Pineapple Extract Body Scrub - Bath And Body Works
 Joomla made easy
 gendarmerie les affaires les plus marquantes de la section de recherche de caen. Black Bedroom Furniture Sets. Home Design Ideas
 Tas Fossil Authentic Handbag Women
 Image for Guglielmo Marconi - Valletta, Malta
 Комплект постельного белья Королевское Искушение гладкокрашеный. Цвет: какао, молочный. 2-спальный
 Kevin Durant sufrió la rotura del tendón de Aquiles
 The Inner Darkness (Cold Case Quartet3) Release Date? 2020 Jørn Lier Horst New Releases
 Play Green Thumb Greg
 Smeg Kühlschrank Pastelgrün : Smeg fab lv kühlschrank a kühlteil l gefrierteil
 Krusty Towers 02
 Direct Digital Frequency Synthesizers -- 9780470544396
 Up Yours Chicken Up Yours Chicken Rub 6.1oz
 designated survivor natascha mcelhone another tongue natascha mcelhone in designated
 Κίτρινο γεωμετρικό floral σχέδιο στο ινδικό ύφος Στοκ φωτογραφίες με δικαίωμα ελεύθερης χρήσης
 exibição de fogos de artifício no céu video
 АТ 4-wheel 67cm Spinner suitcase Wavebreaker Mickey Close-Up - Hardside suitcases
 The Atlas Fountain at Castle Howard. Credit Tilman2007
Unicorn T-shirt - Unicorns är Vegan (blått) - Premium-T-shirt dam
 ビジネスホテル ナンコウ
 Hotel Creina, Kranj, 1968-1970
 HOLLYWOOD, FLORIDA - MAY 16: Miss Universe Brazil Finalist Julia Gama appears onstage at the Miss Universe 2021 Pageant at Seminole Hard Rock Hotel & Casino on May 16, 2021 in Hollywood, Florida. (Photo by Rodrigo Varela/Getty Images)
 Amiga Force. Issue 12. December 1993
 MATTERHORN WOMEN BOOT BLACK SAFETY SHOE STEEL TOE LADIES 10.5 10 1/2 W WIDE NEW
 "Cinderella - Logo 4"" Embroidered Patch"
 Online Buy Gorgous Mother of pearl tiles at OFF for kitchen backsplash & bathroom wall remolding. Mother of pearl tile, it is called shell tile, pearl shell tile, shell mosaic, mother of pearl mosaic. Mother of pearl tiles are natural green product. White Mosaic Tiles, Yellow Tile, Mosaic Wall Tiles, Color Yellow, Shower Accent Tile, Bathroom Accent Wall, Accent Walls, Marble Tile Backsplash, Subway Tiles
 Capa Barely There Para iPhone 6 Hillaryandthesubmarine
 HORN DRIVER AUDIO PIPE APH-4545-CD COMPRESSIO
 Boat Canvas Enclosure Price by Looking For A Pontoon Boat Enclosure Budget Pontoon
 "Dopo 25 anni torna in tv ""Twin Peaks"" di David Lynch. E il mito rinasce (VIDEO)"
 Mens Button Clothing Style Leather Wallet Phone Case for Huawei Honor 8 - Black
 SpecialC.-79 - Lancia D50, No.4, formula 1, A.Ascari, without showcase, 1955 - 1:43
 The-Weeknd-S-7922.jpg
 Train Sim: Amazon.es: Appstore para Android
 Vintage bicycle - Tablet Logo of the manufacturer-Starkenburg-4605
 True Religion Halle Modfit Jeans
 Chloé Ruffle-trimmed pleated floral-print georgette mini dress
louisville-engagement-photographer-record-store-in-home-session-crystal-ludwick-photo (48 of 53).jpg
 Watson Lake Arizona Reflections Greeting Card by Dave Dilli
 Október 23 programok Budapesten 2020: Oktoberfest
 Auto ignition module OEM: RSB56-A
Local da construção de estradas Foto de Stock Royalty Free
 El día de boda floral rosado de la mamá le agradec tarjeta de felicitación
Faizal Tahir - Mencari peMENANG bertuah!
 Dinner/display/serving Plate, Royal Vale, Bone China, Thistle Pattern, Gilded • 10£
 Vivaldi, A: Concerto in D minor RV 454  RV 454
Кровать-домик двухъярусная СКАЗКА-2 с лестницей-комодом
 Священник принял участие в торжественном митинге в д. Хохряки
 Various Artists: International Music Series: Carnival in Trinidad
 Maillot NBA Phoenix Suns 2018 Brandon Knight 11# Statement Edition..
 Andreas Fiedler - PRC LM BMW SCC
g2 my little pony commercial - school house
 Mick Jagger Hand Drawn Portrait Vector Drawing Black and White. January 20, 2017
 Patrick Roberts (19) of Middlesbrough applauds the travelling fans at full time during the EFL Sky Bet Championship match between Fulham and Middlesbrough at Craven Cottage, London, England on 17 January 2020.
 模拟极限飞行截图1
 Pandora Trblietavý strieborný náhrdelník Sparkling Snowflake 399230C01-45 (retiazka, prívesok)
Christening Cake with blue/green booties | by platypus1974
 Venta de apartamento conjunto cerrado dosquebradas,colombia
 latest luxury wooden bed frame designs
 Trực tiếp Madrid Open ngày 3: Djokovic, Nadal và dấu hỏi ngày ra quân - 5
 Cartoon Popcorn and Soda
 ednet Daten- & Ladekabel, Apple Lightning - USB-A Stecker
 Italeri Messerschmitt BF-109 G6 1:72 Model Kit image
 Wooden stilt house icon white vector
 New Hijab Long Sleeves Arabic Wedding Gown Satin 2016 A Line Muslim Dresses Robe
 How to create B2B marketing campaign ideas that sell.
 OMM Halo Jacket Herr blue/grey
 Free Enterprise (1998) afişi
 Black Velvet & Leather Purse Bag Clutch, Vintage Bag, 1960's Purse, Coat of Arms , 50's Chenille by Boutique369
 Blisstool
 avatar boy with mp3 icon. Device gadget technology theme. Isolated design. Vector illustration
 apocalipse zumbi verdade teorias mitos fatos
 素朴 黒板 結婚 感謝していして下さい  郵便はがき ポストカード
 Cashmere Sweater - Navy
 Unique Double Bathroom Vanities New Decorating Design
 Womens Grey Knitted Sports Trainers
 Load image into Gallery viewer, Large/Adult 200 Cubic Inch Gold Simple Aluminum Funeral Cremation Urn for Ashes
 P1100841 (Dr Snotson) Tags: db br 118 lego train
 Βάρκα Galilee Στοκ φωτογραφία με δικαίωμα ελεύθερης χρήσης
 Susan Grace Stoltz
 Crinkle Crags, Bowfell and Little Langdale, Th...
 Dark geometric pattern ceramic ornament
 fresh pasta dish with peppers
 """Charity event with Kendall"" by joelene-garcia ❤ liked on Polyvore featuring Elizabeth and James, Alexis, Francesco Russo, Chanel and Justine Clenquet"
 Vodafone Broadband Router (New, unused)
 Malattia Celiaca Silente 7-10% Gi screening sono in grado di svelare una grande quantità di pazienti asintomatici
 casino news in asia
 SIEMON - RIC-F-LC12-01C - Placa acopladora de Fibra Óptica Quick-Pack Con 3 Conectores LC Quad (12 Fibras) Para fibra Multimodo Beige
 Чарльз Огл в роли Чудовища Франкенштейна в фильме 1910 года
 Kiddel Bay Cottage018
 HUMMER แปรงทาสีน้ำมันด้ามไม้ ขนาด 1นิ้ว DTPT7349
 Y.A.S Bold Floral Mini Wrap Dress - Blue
☆ ☆ ☆ ☆ ☆
What the exercise asks | Please copy all lines of the listing in which the string "Hotel" occurs.

Answer below |
 Hotel Creina, Kranj, 1968-1970
 HOLLYWOOD, FLORIDA - MAY 16: Miss Universe Brazil Finalist Julia Gama appears onstage at the Miss Universe 2021 Pageant at Seminole Hard Rock Hotel & Casino on May 16, 2021 in Hollywood, Florida. (Photo by Rodrigo Varela/Getty Images)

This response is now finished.